NHTSA told Reuters that with a new administration in place, it was reviewing the regulations around AVs and welcomed the NTSB's input as it advanced policies on automated driving systems.
It said the most human technology in a car required a fully advanced human driver at all times.
Abusing these technologies is, at a minimum, distracted driving. All states in the nation hold the driver responsible for the safe operation of the vehicle, Reuters told NHTSA.
NTSB also says that the NHTSA does not have any method to verify whether carmakers have adopted system safeguards. For example, there are no federal regulations that require drivers to touch the steering wheel within a specific time frame.
NHTSA is drafting regulations on semi-autonomous vehicles, but it has been slow to regulate autonomous vehicles, said Bryant Walker Smith, a law professor at the University of South Carolina. There is a growing awareness that they deserve more attention for the regulator and better governance.
New York has a law requiring drivers to keep at least one hand on the wheel at all times, but no other states have legislation that could prevent the use of semi-autonomous cars.
When it comes to AVs, according to the National Conference of State Legislatures, 35 states have signed legislation or state governors have enacted executive orders covering AVs.
Such rules allow companies such as Google and General Motors to test their Waymo and Cruise vehicles on public roads, among others.
AV regulations in Texas state that vehicles must comply with NHTSA processes, though there are no such federal regulations. The Texas Department of Public Safety, the regulator charged with controlling AVs, did not respond to a request for comment.
Arizona's transportation department requires companies to submit autonomous filings, among other things, to verify that vehicles can operate safely if the regular technology fails.
While most automakers offer vehicles with autonomous driving, there are no fully autonomous vehicles on sale for customers in the United States of America.
Concerns about autonomous driving technology, however, have been mounting in recent years and Tesla has warned about its limitations.
In February 2020, Andrej Karpathy, Director of Autopilot Technology, identified a challenge for its autonomous driving system: how do we recognize when a parked police car's emergency flashing lights are on?
This is an example of a new task that we want to know about, said Karpathy at a conference during a talk about Tesla's effort to deliver FSD technology.
In just over a year since then, Tesla vehicles have parked into police cars on four fatal occasions and since 2016 at least three Tesla vehicles operating on Autopilot have been involved in separate crashes.
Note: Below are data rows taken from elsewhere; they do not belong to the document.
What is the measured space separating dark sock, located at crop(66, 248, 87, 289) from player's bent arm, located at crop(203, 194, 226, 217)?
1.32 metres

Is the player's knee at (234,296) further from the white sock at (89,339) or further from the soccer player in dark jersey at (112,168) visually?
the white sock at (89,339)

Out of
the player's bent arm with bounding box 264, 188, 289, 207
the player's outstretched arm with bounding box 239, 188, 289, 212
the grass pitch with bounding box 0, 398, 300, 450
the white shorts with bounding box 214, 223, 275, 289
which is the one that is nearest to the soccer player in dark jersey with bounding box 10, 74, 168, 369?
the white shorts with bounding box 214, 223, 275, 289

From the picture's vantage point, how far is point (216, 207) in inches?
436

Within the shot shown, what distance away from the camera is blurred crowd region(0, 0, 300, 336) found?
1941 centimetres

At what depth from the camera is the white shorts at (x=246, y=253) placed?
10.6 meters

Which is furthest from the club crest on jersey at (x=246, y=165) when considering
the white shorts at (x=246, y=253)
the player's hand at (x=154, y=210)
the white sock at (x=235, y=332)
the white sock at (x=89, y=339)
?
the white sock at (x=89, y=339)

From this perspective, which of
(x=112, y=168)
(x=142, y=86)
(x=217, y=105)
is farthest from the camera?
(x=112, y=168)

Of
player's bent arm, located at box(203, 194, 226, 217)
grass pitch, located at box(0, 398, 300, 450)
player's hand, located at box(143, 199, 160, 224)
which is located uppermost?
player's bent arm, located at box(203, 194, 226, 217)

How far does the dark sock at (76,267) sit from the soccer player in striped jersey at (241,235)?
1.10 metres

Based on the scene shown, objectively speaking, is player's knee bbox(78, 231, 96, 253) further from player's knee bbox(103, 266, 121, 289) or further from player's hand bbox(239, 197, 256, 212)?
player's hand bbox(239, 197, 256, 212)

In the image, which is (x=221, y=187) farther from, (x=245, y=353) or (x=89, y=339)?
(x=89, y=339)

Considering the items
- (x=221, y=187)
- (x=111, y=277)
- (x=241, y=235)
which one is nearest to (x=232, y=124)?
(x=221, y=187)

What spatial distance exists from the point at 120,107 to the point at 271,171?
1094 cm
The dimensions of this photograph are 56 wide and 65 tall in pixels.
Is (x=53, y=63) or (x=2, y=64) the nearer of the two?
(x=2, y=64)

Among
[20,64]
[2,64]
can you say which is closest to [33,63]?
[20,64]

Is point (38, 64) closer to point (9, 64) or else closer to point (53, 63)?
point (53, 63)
All four incidents have been investigated by the United States safety regulators, the police and local government, officials told Reuters.
At least three of the vehicles were on Autopilot, police said. In one of the cases, a doctor was watching a movie on a phone when his car crashed into a police officer in North Carolina.
Tesla did not immediately respond to a request for comment; accidents and investigations have not slowed Musk's drive to promote Tesla cars as capable of driving themselves.
In a recent Tweet, Musk said Tesla was almost ready with FSD Beta V 9.0.
Improvement of steps is massive, especially for bad corners in weird weather. No radar, pure vision. Tesla also said it used 1 million cars on the road to improve image data and collect Autopilot, using machine learning and artificial intelligence.
Karpathy of Tesla said he has ridden in his Tesla for 20 minutes to get coffee in Palo Alto without intervention.
It is not a perfect system but it is getting there, he said in a Robot Brains podcast in March.
I always keep my hands on the wheel. What are some good examples?